I don’t try to make them look like new – an old gun should wear its age proudly and its history should be appreciated. I don’t misrepresent them as being “all original” or “untouched.” I just try to put them in good looking, sound mechanical condition. If I replace any parts with “non-original” versions, I note that in my description of the gun when I sell it.

Here’s a classic example – an old Hopkins & Allen break-top revolver in .32 S&W. There are thousands of these little century-old revolvers on the market these days, in varying states of disrepair. Value on most of them is under $100, and I’ve seen some go for less than half that.

When I got this gun, its finish was mostly gone. It had one grip broken and the other missing. The action was sticky and gritty, and nothing seemed to work properly. I stripped it down and found that most of the mechanical issues involved 100 years of rust, dirt and crud accumulated inside. Rust was not too bad, because most of the crud inside was – thankfully – oily, greasy crud. Once that was cleaned up, everything seemed to work just fine. With a little adjustment, timing was good and lockup was tight.

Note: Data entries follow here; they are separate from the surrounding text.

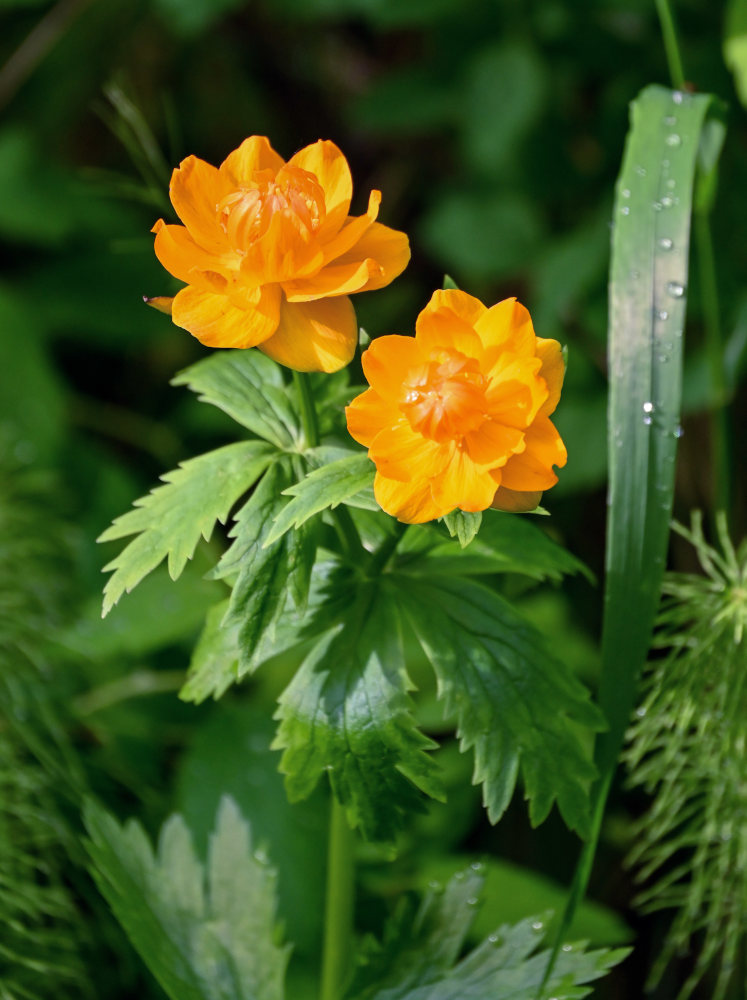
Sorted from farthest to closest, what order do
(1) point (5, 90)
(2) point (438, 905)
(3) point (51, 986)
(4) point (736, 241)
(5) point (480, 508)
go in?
(1) point (5, 90) < (4) point (736, 241) < (3) point (51, 986) < (2) point (438, 905) < (5) point (480, 508)

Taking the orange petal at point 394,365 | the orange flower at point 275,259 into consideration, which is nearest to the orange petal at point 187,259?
the orange flower at point 275,259

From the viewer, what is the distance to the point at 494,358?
584 mm

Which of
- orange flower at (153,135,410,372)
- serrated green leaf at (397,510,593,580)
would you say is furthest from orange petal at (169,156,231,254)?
serrated green leaf at (397,510,593,580)

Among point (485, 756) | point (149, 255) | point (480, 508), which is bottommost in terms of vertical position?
point (485, 756)

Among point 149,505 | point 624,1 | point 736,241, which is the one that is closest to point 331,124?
point 624,1

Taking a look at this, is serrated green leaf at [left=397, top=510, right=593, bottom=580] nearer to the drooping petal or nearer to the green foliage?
the green foliage

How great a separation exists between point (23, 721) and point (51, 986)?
260 millimetres

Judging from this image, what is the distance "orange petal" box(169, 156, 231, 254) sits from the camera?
614 millimetres

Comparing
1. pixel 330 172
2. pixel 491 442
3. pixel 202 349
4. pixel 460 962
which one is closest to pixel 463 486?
pixel 491 442

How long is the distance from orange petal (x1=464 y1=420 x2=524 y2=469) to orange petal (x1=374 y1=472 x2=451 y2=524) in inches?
1.3

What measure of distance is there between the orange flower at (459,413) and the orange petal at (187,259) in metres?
0.11

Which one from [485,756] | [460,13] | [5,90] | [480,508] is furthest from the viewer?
[5,90]

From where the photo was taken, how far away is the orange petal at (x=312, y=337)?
1.97 ft

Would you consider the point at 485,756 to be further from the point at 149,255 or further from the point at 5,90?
the point at 5,90
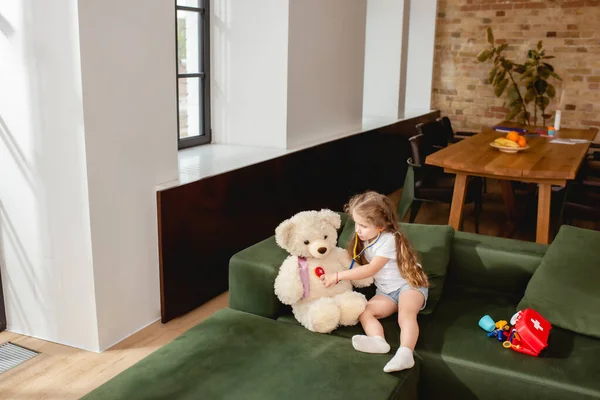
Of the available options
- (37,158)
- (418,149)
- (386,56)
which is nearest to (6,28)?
(37,158)

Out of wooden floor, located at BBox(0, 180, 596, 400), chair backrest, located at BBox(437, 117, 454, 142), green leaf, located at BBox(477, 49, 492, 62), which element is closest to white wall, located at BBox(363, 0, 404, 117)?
chair backrest, located at BBox(437, 117, 454, 142)

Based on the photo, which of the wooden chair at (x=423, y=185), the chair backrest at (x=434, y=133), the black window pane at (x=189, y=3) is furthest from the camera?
the chair backrest at (x=434, y=133)

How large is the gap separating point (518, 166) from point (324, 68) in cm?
186

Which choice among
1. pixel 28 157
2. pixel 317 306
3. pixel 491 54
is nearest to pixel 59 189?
pixel 28 157

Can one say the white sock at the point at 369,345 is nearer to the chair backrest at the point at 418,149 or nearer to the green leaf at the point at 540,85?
the chair backrest at the point at 418,149

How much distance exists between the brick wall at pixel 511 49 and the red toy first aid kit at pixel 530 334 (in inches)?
227

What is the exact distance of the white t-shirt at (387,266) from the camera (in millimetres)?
2760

As for the finish, I removed what was left of the original, then cleaned and polished the metal underneath. It looked pretty good that way, so I left it shiny (back in the day, bluing was an extra-cost option from Hopkins & Allen). I then took the broken grip and used it as a pattern to cut a couple of new grips from cocobolo wood with a scroll saw (besides gunsmithing I do a little woodworking on occasion). I then shaped, drilled, and sanded my homemade grips to fit the frame. The results are shown in the picture.

Of course, I also test fired the gun – my philosophy is you can’t sell it as a “shooter” unless you have actually taken it to the range and shot it. Just for the record, I have it on good authority (the reloading experts at Sierra Bullets) that any of these old .32 S&W revolvers in good condition can handle modern .32 S&W ammo. That ammo – sometimes referred to as .32 S&W “Short” to distinguish from the more potent .32 S&W Long, is still readily available. The .32 S&W cartridge was only converted from black to smokeless powder around 1940, and by that time there were so many thousands of these revolvers around that pressures for the “new” smokeless rounds were kept low to avoid problems with older guns.

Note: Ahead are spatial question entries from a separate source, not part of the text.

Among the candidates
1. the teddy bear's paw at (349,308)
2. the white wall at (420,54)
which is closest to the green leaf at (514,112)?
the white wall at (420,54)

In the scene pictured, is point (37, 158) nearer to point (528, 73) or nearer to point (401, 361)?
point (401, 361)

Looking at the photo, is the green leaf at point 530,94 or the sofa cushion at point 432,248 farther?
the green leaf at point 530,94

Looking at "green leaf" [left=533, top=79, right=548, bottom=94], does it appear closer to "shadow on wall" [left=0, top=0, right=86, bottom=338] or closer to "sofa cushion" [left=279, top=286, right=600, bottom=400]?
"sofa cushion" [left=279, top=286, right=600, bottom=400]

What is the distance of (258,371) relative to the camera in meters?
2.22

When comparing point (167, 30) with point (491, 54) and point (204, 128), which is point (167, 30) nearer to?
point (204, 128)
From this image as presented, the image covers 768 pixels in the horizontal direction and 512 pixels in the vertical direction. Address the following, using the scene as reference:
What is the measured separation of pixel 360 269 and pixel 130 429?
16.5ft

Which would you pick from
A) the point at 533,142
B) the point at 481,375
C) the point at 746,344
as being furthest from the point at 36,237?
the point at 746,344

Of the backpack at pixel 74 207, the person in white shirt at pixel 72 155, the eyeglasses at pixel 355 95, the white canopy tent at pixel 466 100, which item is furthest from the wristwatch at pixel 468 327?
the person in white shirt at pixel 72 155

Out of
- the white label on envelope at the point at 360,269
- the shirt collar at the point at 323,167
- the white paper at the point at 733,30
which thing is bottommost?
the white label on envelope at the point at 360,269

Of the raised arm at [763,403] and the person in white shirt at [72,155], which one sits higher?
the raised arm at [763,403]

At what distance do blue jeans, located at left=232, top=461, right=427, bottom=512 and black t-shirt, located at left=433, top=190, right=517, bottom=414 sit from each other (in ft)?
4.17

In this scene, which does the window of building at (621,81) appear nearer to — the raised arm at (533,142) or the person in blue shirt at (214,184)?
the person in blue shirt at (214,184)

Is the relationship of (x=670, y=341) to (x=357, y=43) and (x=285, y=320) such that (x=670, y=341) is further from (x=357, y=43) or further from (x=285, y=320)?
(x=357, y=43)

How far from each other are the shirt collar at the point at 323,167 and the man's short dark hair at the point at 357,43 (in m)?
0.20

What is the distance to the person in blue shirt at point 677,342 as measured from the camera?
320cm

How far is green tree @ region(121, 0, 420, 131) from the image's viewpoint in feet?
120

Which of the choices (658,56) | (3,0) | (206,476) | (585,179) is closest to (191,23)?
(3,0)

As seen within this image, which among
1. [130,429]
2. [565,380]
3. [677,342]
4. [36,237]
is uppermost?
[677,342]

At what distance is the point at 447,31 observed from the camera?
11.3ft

Here’s another example – an Iver Johnson .32 break-top. Again, the finish was mostly gone, but this time the original grips were intact. The primary mechanical problem was a loose top latch and a stuck ejector. Again, lots of dirt and crud inside, and a good cleaning and lubrication fixed the ejector. The top latch mainly needed a little “attitude adjustment” involving proper application of a hammer to the lugs. This time, I decided the gun would look good with a new blue finish, so I went ahead and did that. Results are pictured below:

Yes, I can hear the members of the Rusty Wall-Hanger Society cursing my name even now, because I dared to re-blue a 100 year-old gun. Well, I don’t want to rain on their parade, but bidders on the most popular gun-auction site don’t seem to agree with them. Both these guns have since been sold, snapped up by enthusiastic buyers who would much rather have a century-old shooter than a wall decoration.

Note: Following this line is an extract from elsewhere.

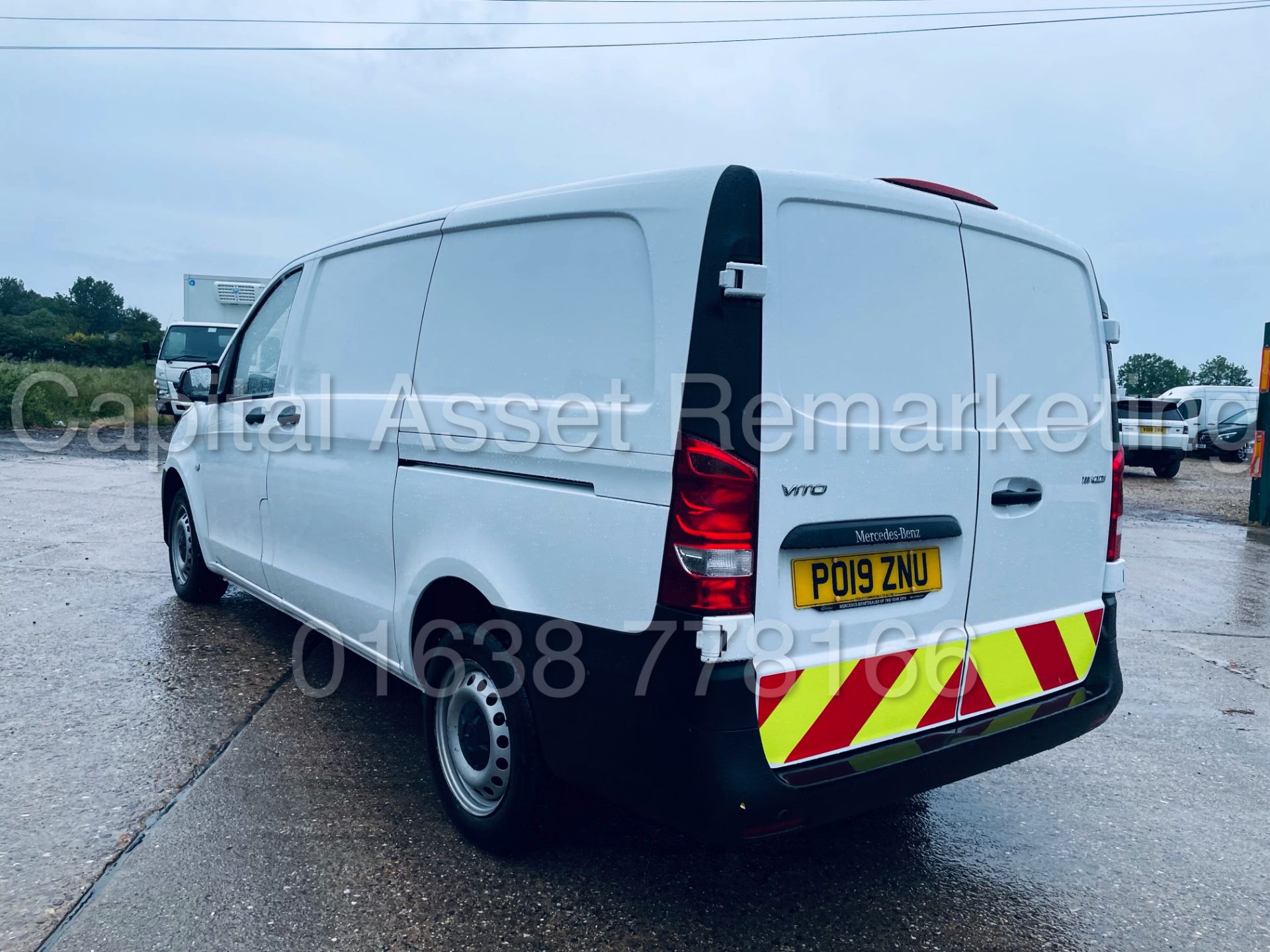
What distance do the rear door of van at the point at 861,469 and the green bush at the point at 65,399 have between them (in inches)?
819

Lest you think this is limited to old .32 revolvers, here’s a 1910 Mauser .25 caliber pistol I also did. This one was in pretty good shape when I got it and the finish wasn’t bad (but yes, I did clean it, in the course of making sure it was in good shooting condition). Its main problem was broken, non-original grips and a missing magazine. In this case, I gave it newly-manufactured reproduction grips and two newly-manufactured magazines (because there’s no point in having a removable magazine if you don’t have a spare). I took it to the range and had so much fun with it I almost decided to keep it for myself… but hey, I had bills to pay and Momma needed a new Glock. So I put it up for auction and the bidders were really enthusiastic. In fact, it brought a bit more money than Blue Book’s listed “collectible” value.

There are lots of old guns out there – vintage .22 rifles are another area ripe for restoration – and there is some money to be made restoring them. I joke that I am running a “Gun Rescue” operation, in which I take in abused, neglected and discarded old guns and bring them back from rusty oblivion.

Anyway, that’s my take on the subject. I love old guns and I appreciate their place in history; but I like them even more if I can take them to the range and shoot them without worrying about diminishing their questionable “collectible” value.